Lista de atividades —
[A] Reescreva o trecho do texto sobre o celibato sacerdotal começando em "A mensagem de" e terminando em "que se sucedem.". Troque "estrutura" por "organização".
[B] No texto sobre o celibato sacerdotal, como é qualificada a mensagem de Bento XVI?
[C] Dê continuidade ao texto sobre o celibato sacerdotal a partir da última frase apresentada.

***** Texto para leitura

O celibato sacerdotal é outra questão que prioriza decisão firme, sem protelação. A comunidade católica e a sociedade em geral, não toleram mais meias medidas protagonizadas pelos acordos milionários para acobertar padres pedófilos ou ouras perversões sexuais, como o homossexualismo. É sabido que todos esses desvios e perversões decorrem da proibição imposta ao exercício do sacerdócio pelo celibato.

A mensagem de Bento XVI, direta e sem concessões, tem repercutido com força surpreendente. Não seria este o momento de reflexão? Nada justifica no mundo atual, a existência dessa estrutura, centralizada, fortemente hierarquizada e corrompida pela disputa do poder. Essa nefasta hierarquia em nada favorece o exercício da fé cristã e ainda causa indignação aos católicos pelos desmandos que se sucedem.

**********
***** Dados apresentados

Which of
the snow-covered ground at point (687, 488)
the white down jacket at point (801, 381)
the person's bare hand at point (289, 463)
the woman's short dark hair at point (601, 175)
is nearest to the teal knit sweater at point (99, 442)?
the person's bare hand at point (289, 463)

**********

Resultados das tarefas —
[A]
A mensagem de Bento XVI, direta e sem concessões, tem repercutido com força surpreendente. Não seria este o momento de reflexão? Nada justifica no mundo atual, a existência dessa organização, centralizada, fortemente hierarquizada e corrompida pela disputa do poder. Essa nefasta hierarquia em nada favorece o exercício da fé cristã e ainda causa indignação aos católicos pelos desmandos que se sucedem.

[B] Direta e sem concessões.

[C]
O Jornal Italiano, La República na edição de 21/02, denunciou que Bento XVI antes de abandonar o trono de São Pedro, deixando-o vacante até o fim do conclave, o Papa Bento XVI pretende se reunir com os 116 cardeais que elegerão seu sucessor para expor as conclusões do inquérito sobre o escândalo Vatileaks. O documento de 300 páginas - dividido em dois capítulos e escrito pelos cardeais Julian Herranz, Jozef Tomko e Salvatore De Giorgi - traria revelações bombásticas sobre a cúria romana, que incluiriam uma rede de agenciamento de encontros homossexuais, além da existência de grupos de pressão especializados em montar e desmontar carreiras dentro da Santa Sé e em desviar recursos multimilionários do Banco do Vaticano para usufruto próprio. 

O Arcebispo emérito de Aveiro, Portugal, Dom Antonio Marcelino que já presidiu à Conferência Episcopal Portuguesa, não tem dúvidas: "apesar de ter conseguido algumas reformas significativas, o papa sentiu-se impotente ante os conflitos, manobras e até traições, que se foram levantando a seus olhos, a ponto de tolherem o seu caminho". Ainda denuncia um centralismo controlador da Cúria Romana, que até condiciona o trabalho dos bispos nos diversos países; As conferências episcopais nunca foram queridas nem amadas pelos poderosos da Cúria, afirma o prelado.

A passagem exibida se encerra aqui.